**Directions for this task:**
Put the lines of the data between the line holding "From the given choices" and the line holding "which is closest to tall", inclusive, into a Markdown table with the columns "Row" and "Line", skipping any blank lines.

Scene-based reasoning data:

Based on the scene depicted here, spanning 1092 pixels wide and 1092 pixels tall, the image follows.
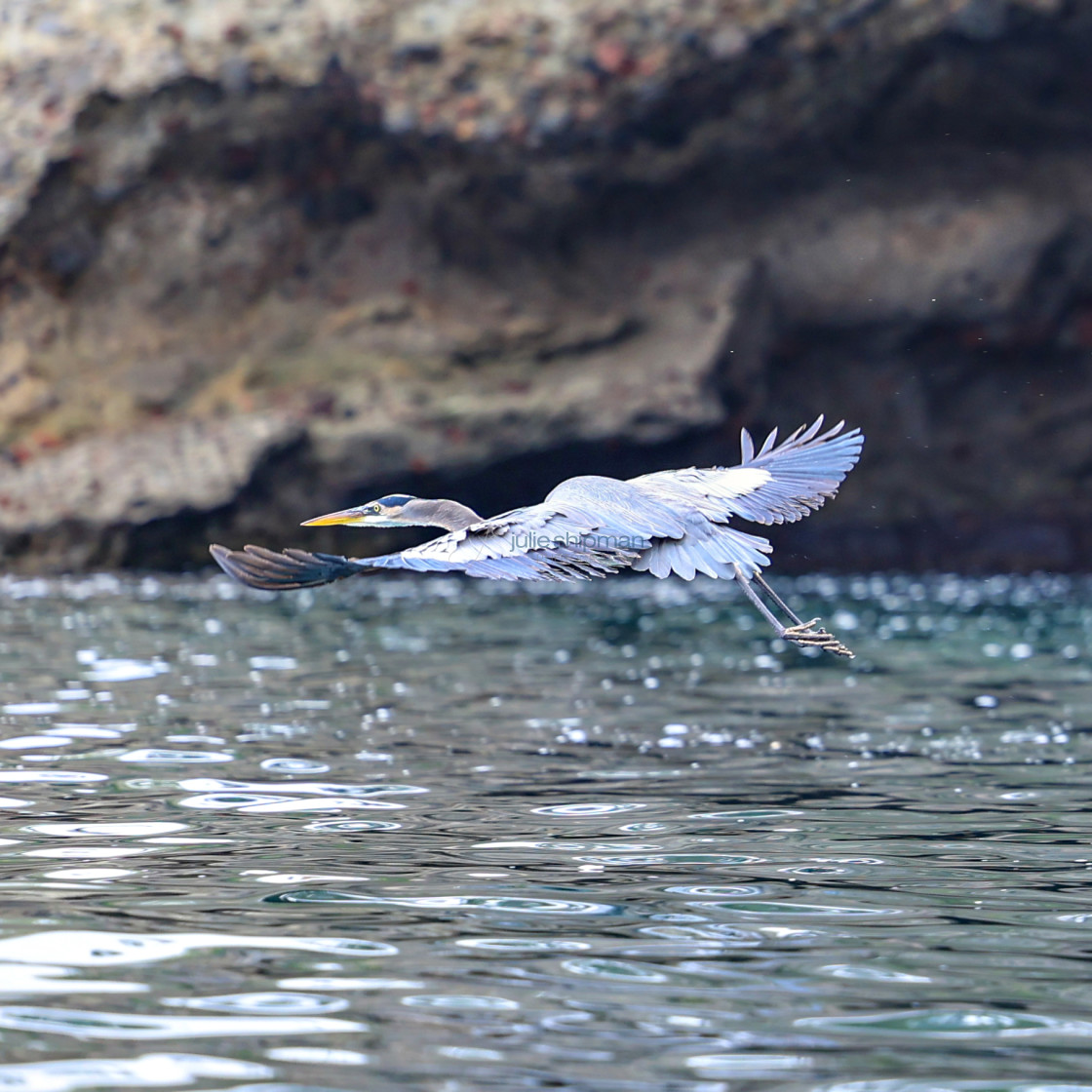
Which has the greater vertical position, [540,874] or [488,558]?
[488,558]

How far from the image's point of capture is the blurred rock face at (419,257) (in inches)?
519

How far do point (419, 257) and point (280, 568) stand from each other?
11291 millimetres

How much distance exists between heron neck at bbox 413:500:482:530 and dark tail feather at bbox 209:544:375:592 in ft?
1.16

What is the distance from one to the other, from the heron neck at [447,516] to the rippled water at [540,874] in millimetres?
855

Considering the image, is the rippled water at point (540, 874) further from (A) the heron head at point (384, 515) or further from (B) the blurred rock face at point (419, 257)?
(B) the blurred rock face at point (419, 257)

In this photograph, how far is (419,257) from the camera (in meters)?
14.3

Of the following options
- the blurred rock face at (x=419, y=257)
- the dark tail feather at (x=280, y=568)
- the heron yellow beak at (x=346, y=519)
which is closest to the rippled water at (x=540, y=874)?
the dark tail feather at (x=280, y=568)

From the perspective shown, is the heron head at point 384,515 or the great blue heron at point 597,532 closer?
the great blue heron at point 597,532

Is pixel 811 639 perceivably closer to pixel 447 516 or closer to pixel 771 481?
pixel 771 481

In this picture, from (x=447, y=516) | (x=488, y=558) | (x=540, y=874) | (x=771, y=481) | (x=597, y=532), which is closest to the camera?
(x=488, y=558)

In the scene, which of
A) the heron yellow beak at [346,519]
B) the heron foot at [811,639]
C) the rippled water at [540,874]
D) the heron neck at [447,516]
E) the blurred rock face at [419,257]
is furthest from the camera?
the blurred rock face at [419,257]

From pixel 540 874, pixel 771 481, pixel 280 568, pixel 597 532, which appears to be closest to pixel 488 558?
pixel 597 532

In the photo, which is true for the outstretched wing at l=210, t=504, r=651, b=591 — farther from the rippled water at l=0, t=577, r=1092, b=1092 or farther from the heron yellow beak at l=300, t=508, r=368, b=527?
the rippled water at l=0, t=577, r=1092, b=1092

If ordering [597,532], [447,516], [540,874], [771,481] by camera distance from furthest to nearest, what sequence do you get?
[771,481] < [540,874] < [447,516] < [597,532]
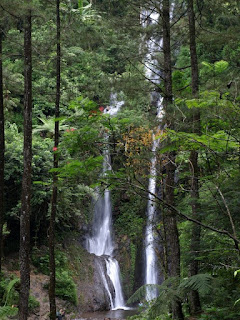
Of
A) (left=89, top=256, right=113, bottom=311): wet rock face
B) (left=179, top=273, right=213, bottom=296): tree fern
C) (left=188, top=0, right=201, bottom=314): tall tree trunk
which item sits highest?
(left=188, top=0, right=201, bottom=314): tall tree trunk

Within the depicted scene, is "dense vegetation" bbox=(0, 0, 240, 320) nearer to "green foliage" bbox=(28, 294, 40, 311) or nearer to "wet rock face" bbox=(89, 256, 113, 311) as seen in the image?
"green foliage" bbox=(28, 294, 40, 311)

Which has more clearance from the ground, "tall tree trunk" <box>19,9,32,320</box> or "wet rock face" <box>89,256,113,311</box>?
"tall tree trunk" <box>19,9,32,320</box>

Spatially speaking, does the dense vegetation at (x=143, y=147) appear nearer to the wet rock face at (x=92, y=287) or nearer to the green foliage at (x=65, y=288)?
the green foliage at (x=65, y=288)

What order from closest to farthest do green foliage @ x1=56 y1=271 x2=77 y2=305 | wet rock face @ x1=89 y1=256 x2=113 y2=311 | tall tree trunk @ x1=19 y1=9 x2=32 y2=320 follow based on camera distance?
1. tall tree trunk @ x1=19 y1=9 x2=32 y2=320
2. green foliage @ x1=56 y1=271 x2=77 y2=305
3. wet rock face @ x1=89 y1=256 x2=113 y2=311

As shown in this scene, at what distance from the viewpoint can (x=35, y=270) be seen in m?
15.7

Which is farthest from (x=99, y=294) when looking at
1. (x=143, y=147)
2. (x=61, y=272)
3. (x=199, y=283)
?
(x=143, y=147)

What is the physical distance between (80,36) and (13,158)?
250 inches

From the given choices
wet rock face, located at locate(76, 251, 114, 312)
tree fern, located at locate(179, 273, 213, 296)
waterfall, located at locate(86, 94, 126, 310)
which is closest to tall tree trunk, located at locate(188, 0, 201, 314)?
tree fern, located at locate(179, 273, 213, 296)

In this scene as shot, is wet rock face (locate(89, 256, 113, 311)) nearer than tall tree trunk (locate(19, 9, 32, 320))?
No

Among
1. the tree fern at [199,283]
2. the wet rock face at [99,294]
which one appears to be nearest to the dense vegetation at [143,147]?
the tree fern at [199,283]

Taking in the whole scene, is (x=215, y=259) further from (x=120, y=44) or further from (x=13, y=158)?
(x=13, y=158)

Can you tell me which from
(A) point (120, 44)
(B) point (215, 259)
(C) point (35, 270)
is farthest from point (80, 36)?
(C) point (35, 270)

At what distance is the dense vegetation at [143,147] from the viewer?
4.68 metres

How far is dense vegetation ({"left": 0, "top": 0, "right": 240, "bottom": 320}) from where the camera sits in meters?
4.68
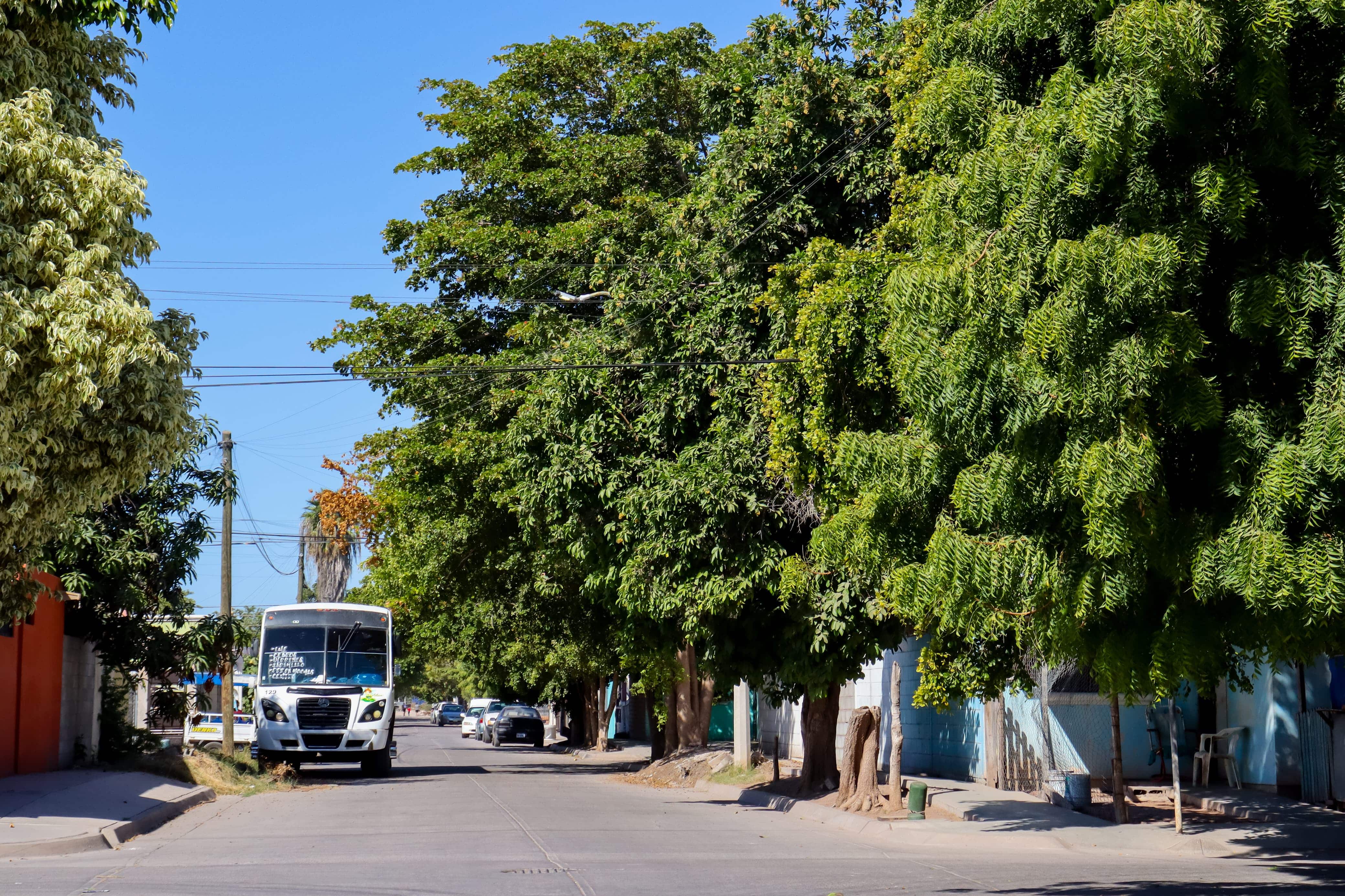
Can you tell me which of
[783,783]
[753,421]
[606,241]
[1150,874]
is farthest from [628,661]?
[1150,874]

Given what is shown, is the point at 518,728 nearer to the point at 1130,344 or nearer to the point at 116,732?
the point at 116,732

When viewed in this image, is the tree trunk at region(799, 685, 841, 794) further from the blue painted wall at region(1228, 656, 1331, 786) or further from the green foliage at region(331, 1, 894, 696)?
the blue painted wall at region(1228, 656, 1331, 786)

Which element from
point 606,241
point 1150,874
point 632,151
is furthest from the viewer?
point 632,151

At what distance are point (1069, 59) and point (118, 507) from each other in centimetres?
1966

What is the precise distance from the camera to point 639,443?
745 inches

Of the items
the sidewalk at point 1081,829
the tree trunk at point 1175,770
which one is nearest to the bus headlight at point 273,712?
the sidewalk at point 1081,829

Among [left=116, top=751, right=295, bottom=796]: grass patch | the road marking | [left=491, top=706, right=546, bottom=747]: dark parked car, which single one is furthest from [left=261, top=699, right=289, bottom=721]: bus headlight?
[left=491, top=706, right=546, bottom=747]: dark parked car

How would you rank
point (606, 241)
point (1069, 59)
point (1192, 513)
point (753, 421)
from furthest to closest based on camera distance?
point (606, 241)
point (753, 421)
point (1069, 59)
point (1192, 513)

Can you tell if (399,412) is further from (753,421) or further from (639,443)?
(753,421)

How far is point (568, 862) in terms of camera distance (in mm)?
12352

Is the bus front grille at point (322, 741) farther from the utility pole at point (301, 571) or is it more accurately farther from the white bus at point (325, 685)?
the utility pole at point (301, 571)

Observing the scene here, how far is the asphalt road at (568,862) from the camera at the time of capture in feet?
34.7

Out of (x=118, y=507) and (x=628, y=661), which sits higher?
(x=118, y=507)

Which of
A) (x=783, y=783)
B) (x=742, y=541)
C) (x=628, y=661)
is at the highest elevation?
(x=742, y=541)
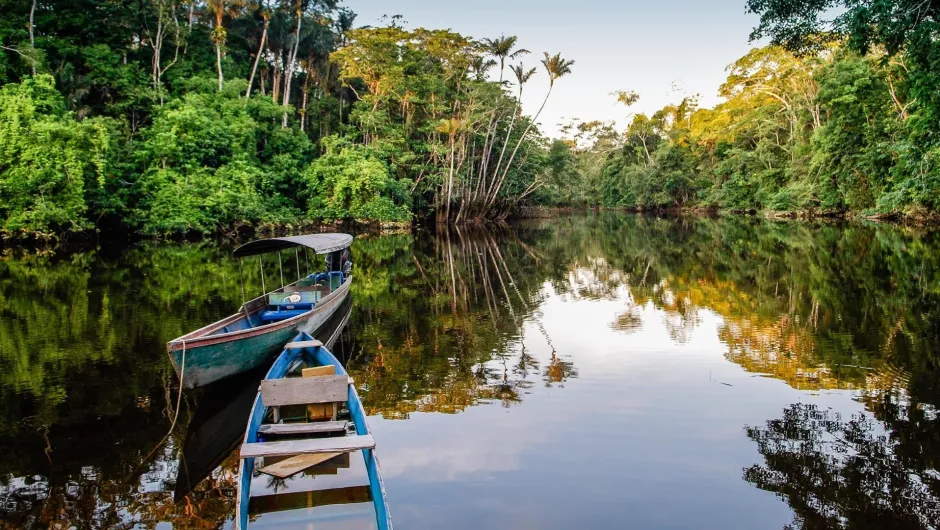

**Expected answer:**
| Row | Line |
|---|---|
| 1 | From the given choices |
| 2 | wet rock face, located at locate(76, 251, 114, 312) |
| 3 | tree fern, located at locate(179, 273, 213, 296) |
| 4 | waterfall, located at locate(86, 94, 126, 310) |
| 5 | which is closest to tall tree trunk, located at locate(188, 0, 201, 314)? |